SpaceX also plans to deploy 12,000 more satellites.The space missions would cost roughly $10 billion.
The extensive coverage of Starlink's service could mean more and more rural and underserved communities can get fast broadband. But before operating in any given country, SpaceX needs regulatory approval to provide telecoms services, Reuters reports.
Once worldwide service coverage is achieved, users could expect internet speeds of up to 209.17 megabits per second, which was the fastest speed recorded by a beta-test subscriber, Business Insider says.
Some SpaceX Starlink satellite internet ground station dishes arrived today in Starbase:— Starship Gazer (@StarshipGazer) June 23, 2021
1:24 pm 6/22/21 pic.twitter.com/wJhrJEKSh3
U.S. News adds that the U.S. Federal Communications Commission approved SpaceX's plan to deploy some Starlink satellites at a lower earth orbit than planned.

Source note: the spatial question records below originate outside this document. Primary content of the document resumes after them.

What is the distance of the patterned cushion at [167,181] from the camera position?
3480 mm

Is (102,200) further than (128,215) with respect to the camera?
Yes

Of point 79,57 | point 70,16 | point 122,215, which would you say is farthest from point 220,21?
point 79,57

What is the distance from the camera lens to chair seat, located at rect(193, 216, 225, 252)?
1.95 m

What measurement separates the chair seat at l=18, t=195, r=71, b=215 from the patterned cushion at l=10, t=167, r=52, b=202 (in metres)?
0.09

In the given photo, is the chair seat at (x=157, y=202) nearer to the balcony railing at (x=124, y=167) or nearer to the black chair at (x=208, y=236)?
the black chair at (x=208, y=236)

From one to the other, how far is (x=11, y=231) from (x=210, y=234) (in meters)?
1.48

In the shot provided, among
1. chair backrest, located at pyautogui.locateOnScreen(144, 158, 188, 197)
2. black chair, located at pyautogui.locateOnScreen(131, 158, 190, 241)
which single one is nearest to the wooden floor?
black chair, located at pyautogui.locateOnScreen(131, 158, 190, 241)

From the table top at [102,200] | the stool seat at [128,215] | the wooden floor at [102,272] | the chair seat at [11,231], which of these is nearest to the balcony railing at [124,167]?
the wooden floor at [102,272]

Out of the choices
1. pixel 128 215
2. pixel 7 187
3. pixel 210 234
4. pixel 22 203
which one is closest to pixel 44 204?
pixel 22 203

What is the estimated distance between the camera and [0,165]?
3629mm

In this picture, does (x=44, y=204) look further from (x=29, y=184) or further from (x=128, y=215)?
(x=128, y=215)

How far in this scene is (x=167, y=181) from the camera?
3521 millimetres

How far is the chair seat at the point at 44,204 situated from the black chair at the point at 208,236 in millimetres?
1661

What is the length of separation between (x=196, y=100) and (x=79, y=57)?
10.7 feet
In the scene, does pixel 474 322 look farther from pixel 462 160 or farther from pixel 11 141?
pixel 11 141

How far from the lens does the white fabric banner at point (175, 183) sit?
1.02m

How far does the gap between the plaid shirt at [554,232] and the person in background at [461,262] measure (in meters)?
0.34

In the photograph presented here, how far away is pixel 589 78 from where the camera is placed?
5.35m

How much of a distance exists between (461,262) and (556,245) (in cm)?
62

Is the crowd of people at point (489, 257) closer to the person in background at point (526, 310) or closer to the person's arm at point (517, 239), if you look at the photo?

The goal is to provide high-speed broadband internet services to areas and people currently lacking access.
In May, more than half a million people placed their order for Starlink or put down the $99 deposit fee. The deposit fee is fully refundable, the company notes, but setting a deposit does not guarantee service.
All orders are fulfilled on a first-come, first-serve basis as well.
A monthly subscription to Starlink currently costs $99. However, if you want to purchase the kit, which includes a tripod, Wi-Fi router, and terminal to connect to the satellites, it will set you back $499.